In Lehmann’s Terms: How to Keep Your Dough Balls in Tip-Top Shape

We sometimes find our dough balls have lost their shape and grown together in the dough box. Why does this happen?

We often don’t fully appreciate the effect of temperature on yeast-leavened dough systems. Temperature truly drives fermentation. In your case, I assume great care was taken to control all other aspects of dough mixing and dough management, so there must be another problem. And that problem is temperature. In addition to measuring the temperature of our water, we should also measure the temperature of the finished (mixed) dough. After all, why are we measuring the water temperature? To make sure we achieve the desired finished dough temperature. Thus, we also need to verify that we are consistently achieving that finished dough temperature.

Variations in the actual bowl temperature can be caused by exposure to heat in the room or by the mixing of multiple doughs back-to-back. Both can and will impact the finished dough temperature. This problem often can be traced back to a period when high sales were anticipated and multiple doughs were mixed back-to-back while always using the same dough water temperature. The result: The finished dough temperature kept creeping up higher and higher with each new dough. The warmer doughs ended up fermenting faster, which causes the dough balls to grow together.

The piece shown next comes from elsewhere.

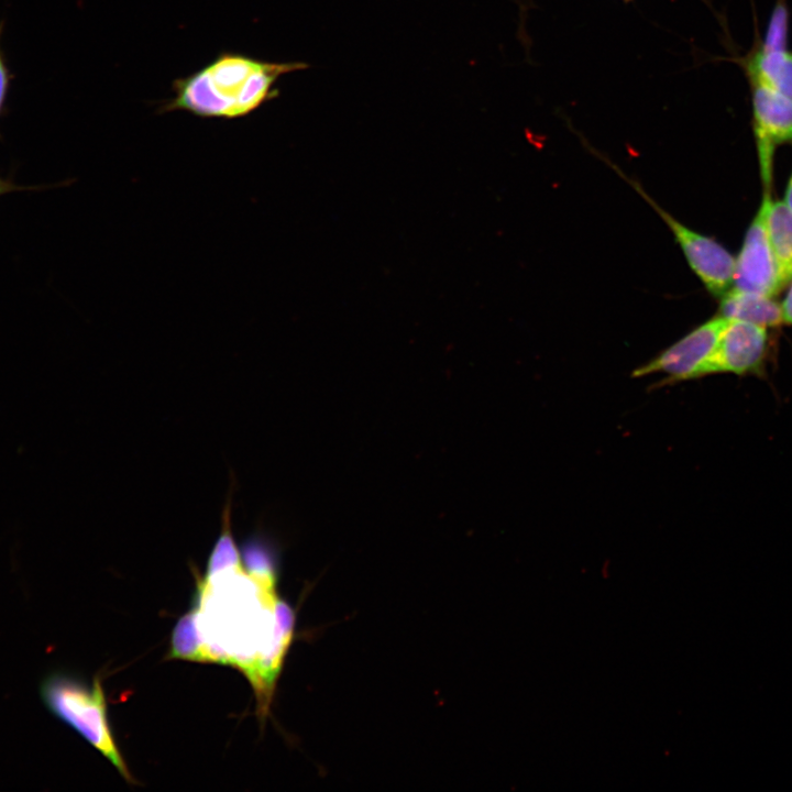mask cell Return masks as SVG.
<instances>
[{"label": "cell", "instance_id": "9", "mask_svg": "<svg viewBox=\"0 0 792 792\" xmlns=\"http://www.w3.org/2000/svg\"><path fill=\"white\" fill-rule=\"evenodd\" d=\"M718 315L728 320H740L768 329L783 323L781 304L774 297L729 289L719 298Z\"/></svg>", "mask_w": 792, "mask_h": 792}, {"label": "cell", "instance_id": "15", "mask_svg": "<svg viewBox=\"0 0 792 792\" xmlns=\"http://www.w3.org/2000/svg\"><path fill=\"white\" fill-rule=\"evenodd\" d=\"M783 201L792 209V174L785 188Z\"/></svg>", "mask_w": 792, "mask_h": 792}, {"label": "cell", "instance_id": "16", "mask_svg": "<svg viewBox=\"0 0 792 792\" xmlns=\"http://www.w3.org/2000/svg\"><path fill=\"white\" fill-rule=\"evenodd\" d=\"M619 1H623V2H625V3H629V2H632L634 0H619Z\"/></svg>", "mask_w": 792, "mask_h": 792}, {"label": "cell", "instance_id": "14", "mask_svg": "<svg viewBox=\"0 0 792 792\" xmlns=\"http://www.w3.org/2000/svg\"><path fill=\"white\" fill-rule=\"evenodd\" d=\"M781 310L783 323L792 326V280L789 283V288L781 302Z\"/></svg>", "mask_w": 792, "mask_h": 792}, {"label": "cell", "instance_id": "6", "mask_svg": "<svg viewBox=\"0 0 792 792\" xmlns=\"http://www.w3.org/2000/svg\"><path fill=\"white\" fill-rule=\"evenodd\" d=\"M635 188L649 201L671 229L690 267L713 296L721 298L734 284L735 257L715 239L685 227L659 207L637 184Z\"/></svg>", "mask_w": 792, "mask_h": 792}, {"label": "cell", "instance_id": "10", "mask_svg": "<svg viewBox=\"0 0 792 792\" xmlns=\"http://www.w3.org/2000/svg\"><path fill=\"white\" fill-rule=\"evenodd\" d=\"M767 233L782 289L792 280V209L783 200H769Z\"/></svg>", "mask_w": 792, "mask_h": 792}, {"label": "cell", "instance_id": "11", "mask_svg": "<svg viewBox=\"0 0 792 792\" xmlns=\"http://www.w3.org/2000/svg\"><path fill=\"white\" fill-rule=\"evenodd\" d=\"M170 642L169 658L197 660L199 640L190 612L177 622Z\"/></svg>", "mask_w": 792, "mask_h": 792}, {"label": "cell", "instance_id": "3", "mask_svg": "<svg viewBox=\"0 0 792 792\" xmlns=\"http://www.w3.org/2000/svg\"><path fill=\"white\" fill-rule=\"evenodd\" d=\"M787 0H776L765 37L758 31L750 50L734 57L749 88L754 136L769 145L792 143V50Z\"/></svg>", "mask_w": 792, "mask_h": 792}, {"label": "cell", "instance_id": "5", "mask_svg": "<svg viewBox=\"0 0 792 792\" xmlns=\"http://www.w3.org/2000/svg\"><path fill=\"white\" fill-rule=\"evenodd\" d=\"M728 319L717 315L694 328L679 341L647 363L636 367L631 376L662 373L659 386L711 375L714 353Z\"/></svg>", "mask_w": 792, "mask_h": 792}, {"label": "cell", "instance_id": "1", "mask_svg": "<svg viewBox=\"0 0 792 792\" xmlns=\"http://www.w3.org/2000/svg\"><path fill=\"white\" fill-rule=\"evenodd\" d=\"M277 578L250 574L241 562L197 582L190 610L197 660L241 670L255 691L256 712H270L276 681L290 647L295 614L276 592Z\"/></svg>", "mask_w": 792, "mask_h": 792}, {"label": "cell", "instance_id": "2", "mask_svg": "<svg viewBox=\"0 0 792 792\" xmlns=\"http://www.w3.org/2000/svg\"><path fill=\"white\" fill-rule=\"evenodd\" d=\"M308 67L302 62H270L223 51L200 69L176 78L173 97L157 111H185L205 119L248 117L278 96L275 85L279 77Z\"/></svg>", "mask_w": 792, "mask_h": 792}, {"label": "cell", "instance_id": "4", "mask_svg": "<svg viewBox=\"0 0 792 792\" xmlns=\"http://www.w3.org/2000/svg\"><path fill=\"white\" fill-rule=\"evenodd\" d=\"M38 692L43 704L55 717L106 757L129 783H134L109 726L99 679L88 684L69 673L53 671L43 678Z\"/></svg>", "mask_w": 792, "mask_h": 792}, {"label": "cell", "instance_id": "13", "mask_svg": "<svg viewBox=\"0 0 792 792\" xmlns=\"http://www.w3.org/2000/svg\"><path fill=\"white\" fill-rule=\"evenodd\" d=\"M9 73L6 66L1 50H0V113L3 108L8 89H9Z\"/></svg>", "mask_w": 792, "mask_h": 792}, {"label": "cell", "instance_id": "12", "mask_svg": "<svg viewBox=\"0 0 792 792\" xmlns=\"http://www.w3.org/2000/svg\"><path fill=\"white\" fill-rule=\"evenodd\" d=\"M45 188V186H22L11 179L0 177V196L14 191L42 190Z\"/></svg>", "mask_w": 792, "mask_h": 792}, {"label": "cell", "instance_id": "8", "mask_svg": "<svg viewBox=\"0 0 792 792\" xmlns=\"http://www.w3.org/2000/svg\"><path fill=\"white\" fill-rule=\"evenodd\" d=\"M769 329L740 320H728L713 356L712 374L765 377L772 360Z\"/></svg>", "mask_w": 792, "mask_h": 792}, {"label": "cell", "instance_id": "7", "mask_svg": "<svg viewBox=\"0 0 792 792\" xmlns=\"http://www.w3.org/2000/svg\"><path fill=\"white\" fill-rule=\"evenodd\" d=\"M770 198L771 188H763L761 204L735 258L733 288L774 297L782 286L767 233L766 218Z\"/></svg>", "mask_w": 792, "mask_h": 792}]
</instances>
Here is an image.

Another often-overlooked issue is the temperature of the dough balls at the time that the boxes of dough are down-stacked and sealed for the bulk of the cold-fermentation period. While many operators leave their dough boxes cross-stacked for a fixed period of time before down-stacking, they forget that dough balls of different weights will need to be cross-stacked for different lengths of time. Specifically, the heavier the dough ball, the longer it will need to be cross-stacked.

How do you know when your dough boxes have been cross-stacked for a sufficient amount of time? If you’re thinking it comes down to temperature, you’re thinking right. Using a stem-type thermometer, insert it into a dough ball and measure its temperature. If you plan to hold the dough balls in the cooler for no longer than 24 to 36 hours, 55°F is a good temperature to aim for. However, if you plan to hold them for 48 hours or more, it’s best to target a temperature of 50°F before down-stacking the boxes. These temperatures apply whether you are using a walk-in or a reach-in cooler.  

Tom Lehmann was the longtime director of bakery assistance for the American Institute of Baking and is now a pizza industry consultant.